(Exercise goal):
Produce an exact copy of the lines from the line containing "United States, site archbold_FL-02." through the last line of the entries below, and only those lines.

(Records for this task):
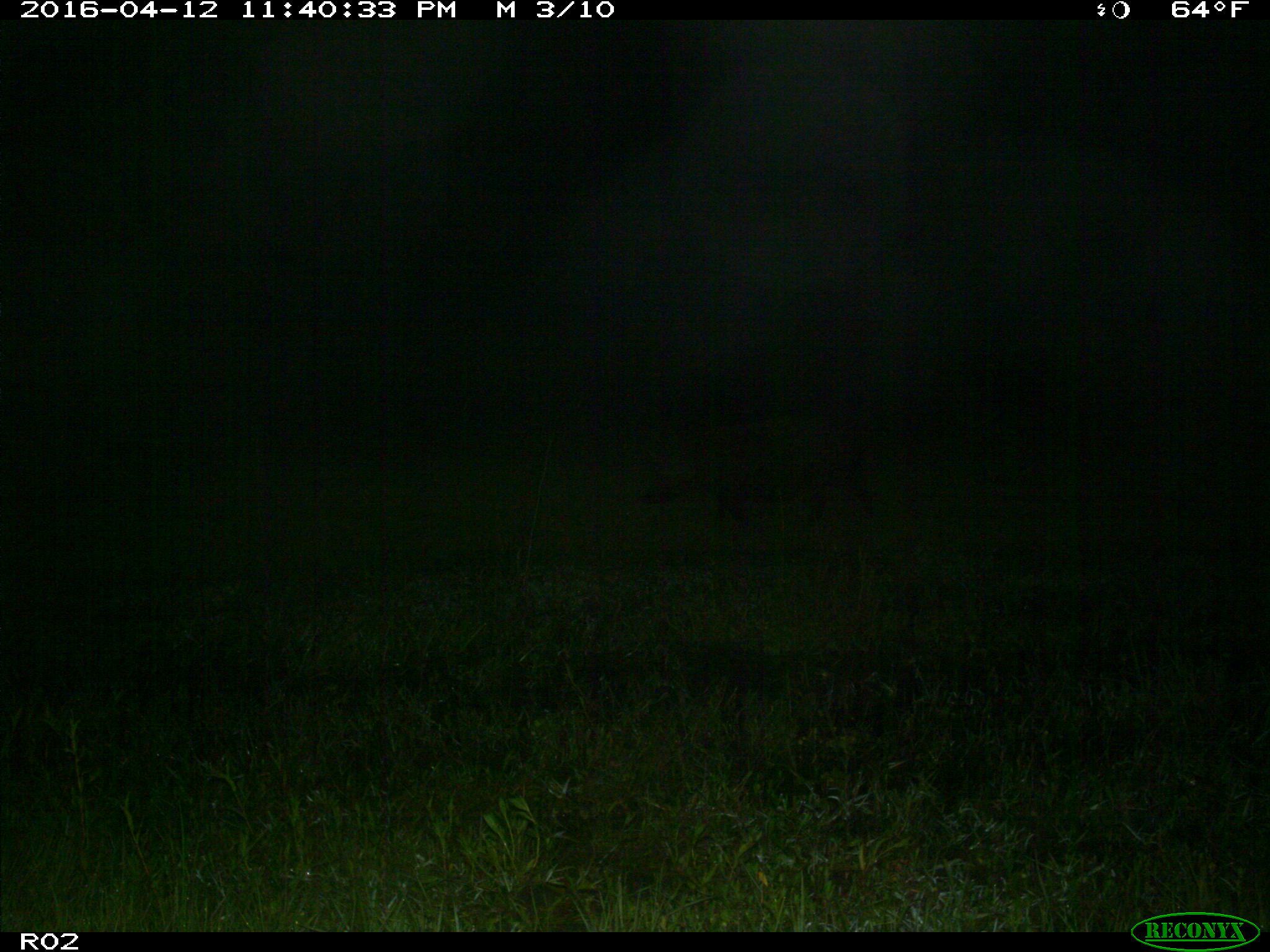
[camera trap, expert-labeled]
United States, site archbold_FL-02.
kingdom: Animalia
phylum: Chordata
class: Mammalia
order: Artiodactyla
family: Suidae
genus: Sus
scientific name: Sus scrofa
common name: wild boar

(Answer area):
United States, site archbold_FL-02.
kingdom: Animalia
phylum: Chordata
class: Mammalia
order: Artiodactyla
family: Suidae
genus: Sus
scientific name: Sus scrofa
common name: wild boar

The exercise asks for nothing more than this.